Real-Time Transaction Fraud Detection Using Adaptive Hoeffding Trees for Concept-Drift Resilience
DOI:
https://doi.org/10.63503/j.ijcma.2025.156Keywords:
Quantum Machine Learning, Drug Discovery, Molecular Simulation, Molecule Generation, Noisy intermediate-scale Quantum (NISQ)Abstract
The fight between the fraudsters and financial institutions is not a static battle its ever changing. Fraudsters always keep up- dating their techniques, so financial institutions also need to evolve their technologies. Therefore, it requires a development of technology that can learn in real time that is dynamic system instead of batch-trained models. This paper introduces a online learning framework for real-time transactional fraud detection that directly explains the challenge of concept drift. We treat the complex IEEE-CIS dataset not as a static file, but as a continuous flow of live transactions.

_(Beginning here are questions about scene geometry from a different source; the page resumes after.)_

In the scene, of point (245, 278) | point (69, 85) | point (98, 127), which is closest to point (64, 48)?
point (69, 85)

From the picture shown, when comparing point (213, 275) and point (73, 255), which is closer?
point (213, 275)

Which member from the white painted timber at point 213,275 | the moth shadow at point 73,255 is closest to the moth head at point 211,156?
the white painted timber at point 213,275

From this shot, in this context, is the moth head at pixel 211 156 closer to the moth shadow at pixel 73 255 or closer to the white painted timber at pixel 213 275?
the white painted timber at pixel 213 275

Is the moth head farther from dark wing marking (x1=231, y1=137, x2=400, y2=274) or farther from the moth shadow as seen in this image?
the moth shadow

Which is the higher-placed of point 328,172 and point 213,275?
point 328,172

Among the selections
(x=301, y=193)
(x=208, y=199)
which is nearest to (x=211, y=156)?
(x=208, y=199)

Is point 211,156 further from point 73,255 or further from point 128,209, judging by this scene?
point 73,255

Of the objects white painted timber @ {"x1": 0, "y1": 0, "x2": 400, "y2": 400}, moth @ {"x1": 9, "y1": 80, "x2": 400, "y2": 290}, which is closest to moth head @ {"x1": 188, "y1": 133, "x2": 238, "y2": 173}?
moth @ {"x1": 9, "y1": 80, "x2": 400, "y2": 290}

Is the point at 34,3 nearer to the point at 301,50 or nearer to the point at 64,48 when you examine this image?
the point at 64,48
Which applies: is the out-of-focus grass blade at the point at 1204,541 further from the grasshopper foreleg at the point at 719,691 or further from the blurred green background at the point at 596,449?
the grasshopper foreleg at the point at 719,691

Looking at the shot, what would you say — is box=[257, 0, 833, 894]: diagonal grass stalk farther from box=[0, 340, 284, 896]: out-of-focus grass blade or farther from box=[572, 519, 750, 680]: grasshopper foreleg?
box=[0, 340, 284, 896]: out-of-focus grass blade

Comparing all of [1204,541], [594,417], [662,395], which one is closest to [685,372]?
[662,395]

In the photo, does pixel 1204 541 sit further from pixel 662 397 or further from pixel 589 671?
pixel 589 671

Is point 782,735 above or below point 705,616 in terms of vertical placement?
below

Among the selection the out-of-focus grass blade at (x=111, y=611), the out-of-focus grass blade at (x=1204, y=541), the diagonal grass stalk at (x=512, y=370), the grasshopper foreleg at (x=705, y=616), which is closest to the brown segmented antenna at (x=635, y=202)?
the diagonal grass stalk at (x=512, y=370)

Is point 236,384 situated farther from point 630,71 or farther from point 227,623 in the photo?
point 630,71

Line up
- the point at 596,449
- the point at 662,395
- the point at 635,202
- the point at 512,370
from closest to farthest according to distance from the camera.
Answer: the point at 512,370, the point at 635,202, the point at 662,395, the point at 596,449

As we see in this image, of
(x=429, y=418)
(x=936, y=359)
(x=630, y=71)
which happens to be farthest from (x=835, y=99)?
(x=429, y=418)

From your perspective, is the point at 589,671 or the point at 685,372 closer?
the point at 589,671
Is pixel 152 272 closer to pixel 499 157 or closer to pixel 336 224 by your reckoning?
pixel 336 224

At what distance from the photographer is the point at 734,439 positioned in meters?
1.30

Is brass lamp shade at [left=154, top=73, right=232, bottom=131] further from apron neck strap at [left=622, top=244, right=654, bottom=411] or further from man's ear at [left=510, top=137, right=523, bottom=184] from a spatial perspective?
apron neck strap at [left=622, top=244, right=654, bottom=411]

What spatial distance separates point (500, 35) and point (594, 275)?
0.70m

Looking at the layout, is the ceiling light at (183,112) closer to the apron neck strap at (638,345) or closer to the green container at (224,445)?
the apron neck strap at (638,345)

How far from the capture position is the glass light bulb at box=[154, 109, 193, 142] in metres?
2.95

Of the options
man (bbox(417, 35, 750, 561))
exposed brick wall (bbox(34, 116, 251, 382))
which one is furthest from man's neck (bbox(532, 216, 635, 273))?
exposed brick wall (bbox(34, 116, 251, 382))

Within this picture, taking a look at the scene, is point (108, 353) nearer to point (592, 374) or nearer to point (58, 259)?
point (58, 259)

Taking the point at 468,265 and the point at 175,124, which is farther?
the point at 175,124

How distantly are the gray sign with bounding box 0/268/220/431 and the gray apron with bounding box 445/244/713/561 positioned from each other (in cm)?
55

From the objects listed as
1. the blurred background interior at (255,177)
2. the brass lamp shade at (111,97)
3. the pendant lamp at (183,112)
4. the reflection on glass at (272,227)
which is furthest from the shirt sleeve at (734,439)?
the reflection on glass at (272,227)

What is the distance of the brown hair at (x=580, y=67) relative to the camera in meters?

Our methodology is cantered on the river machine learning library, employing an Adaptive Hoeffding Tree Classifier an incremental decision tree capable of learning from data one sample at a time and adapting its very structure to changes in the fundamental data distribution. We illustrate using a sequential evaluation that the model’s performance gradually improves as the system processes a large amount of data, and dramatically, and it can recover and adapt after the introduction of new fraud patterns. This work represents the fundamental superiority of online learning for real-time applications and provides a practical blueprint for building fraud detection systems that learn and evolve, rather than simply executing a static set of learned rules.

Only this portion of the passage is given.